Extracted data:
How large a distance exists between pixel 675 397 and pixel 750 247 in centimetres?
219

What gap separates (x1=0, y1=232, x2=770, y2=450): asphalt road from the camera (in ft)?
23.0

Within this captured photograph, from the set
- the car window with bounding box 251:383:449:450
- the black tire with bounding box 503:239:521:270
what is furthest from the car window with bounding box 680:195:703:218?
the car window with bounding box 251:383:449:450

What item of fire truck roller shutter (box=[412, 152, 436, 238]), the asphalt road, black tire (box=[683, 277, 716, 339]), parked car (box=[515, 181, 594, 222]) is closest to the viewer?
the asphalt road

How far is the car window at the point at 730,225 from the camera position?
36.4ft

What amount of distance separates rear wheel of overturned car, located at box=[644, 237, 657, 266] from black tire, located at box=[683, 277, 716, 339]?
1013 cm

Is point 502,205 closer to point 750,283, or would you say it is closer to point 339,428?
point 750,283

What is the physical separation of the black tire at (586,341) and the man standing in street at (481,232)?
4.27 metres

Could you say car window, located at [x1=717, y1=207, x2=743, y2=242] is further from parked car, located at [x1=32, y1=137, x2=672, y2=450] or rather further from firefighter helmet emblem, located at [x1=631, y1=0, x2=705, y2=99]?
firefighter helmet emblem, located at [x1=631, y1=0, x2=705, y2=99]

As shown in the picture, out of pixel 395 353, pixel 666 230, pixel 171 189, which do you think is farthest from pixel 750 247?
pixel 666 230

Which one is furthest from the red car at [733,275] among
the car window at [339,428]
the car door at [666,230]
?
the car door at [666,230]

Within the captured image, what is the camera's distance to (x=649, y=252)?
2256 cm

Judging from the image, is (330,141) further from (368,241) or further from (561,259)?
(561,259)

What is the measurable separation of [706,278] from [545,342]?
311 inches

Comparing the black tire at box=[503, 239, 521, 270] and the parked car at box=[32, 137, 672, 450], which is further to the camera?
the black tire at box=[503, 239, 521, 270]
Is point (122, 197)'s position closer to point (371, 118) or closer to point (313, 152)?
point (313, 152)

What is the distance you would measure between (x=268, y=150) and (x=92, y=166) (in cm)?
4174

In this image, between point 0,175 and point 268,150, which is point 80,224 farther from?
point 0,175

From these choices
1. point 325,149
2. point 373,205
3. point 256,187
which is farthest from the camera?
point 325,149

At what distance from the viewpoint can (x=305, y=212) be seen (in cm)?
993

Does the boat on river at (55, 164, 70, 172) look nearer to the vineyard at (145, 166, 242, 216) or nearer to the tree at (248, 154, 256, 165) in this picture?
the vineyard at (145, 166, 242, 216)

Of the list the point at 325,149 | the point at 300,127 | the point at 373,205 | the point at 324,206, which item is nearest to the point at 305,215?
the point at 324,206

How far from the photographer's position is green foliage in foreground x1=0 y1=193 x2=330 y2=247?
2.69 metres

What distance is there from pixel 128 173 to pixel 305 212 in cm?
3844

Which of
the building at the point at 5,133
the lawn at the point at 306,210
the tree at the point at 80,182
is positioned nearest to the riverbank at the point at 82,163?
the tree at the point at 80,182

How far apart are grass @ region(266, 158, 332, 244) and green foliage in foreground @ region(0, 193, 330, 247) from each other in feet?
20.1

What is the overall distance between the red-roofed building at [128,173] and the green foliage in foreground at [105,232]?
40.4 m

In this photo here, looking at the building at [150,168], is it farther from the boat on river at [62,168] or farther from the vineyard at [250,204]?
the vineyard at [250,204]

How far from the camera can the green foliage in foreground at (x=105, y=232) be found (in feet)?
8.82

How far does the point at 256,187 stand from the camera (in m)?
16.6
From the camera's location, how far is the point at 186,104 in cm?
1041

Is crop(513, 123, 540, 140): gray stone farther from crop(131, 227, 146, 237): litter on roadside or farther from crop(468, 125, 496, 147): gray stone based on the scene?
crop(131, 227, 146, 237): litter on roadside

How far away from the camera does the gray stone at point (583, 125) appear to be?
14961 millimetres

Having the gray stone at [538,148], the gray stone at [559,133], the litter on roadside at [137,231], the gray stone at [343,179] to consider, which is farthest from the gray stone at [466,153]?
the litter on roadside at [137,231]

Set task:
Convert the material between the lines holding "What gap separates" and "4.27 metres", inclusive, into a Markdown table with the columns Row and Material line. Number each line in order and leave out blank lines.

Response:
| Row | Material line |
|---|---|
| 1 | What gap separates (x1=0, y1=232, x2=770, y2=450): asphalt road from the camera (in ft)? |
| 2 | 23.0 |
| 3 | Within this captured photograph, from the set |
| 4 | - the car window with bounding box 251:383:449:450 |
| 5 | - the black tire with bounding box 503:239:521:270 |
| 6 | what is furthest from the car window with bounding box 680:195:703:218? |
| 7 | the car window with bounding box 251:383:449:450 |
| 8 | What item of fire truck roller shutter (box=[412, 152, 436, 238]), the asphalt road, black tire (box=[683, 277, 716, 339]), parked car (box=[515, 181, 594, 222]) is closest to the viewer? |
| 9 | the asphalt road |
| 10 | How far is the car window at the point at 730,225 from the camera position? |
| 11 | 36.4ft |
| 12 | What amount of distance separates rear wheel of overturned car, located at box=[644, 237, 657, 266] from black tire, located at box=[683, 277, 716, 339]? |
| 13 | 1013 cm |
| 14 | Is point 502,205 closer to point 750,283, or would you say it is closer to point 339,428? |
| 15 | point 750,283 |
| 16 | What is the physical separation of the black tire at (586,341) and the man standing in street at (481,232)? |
| 17 | 4.27 metres |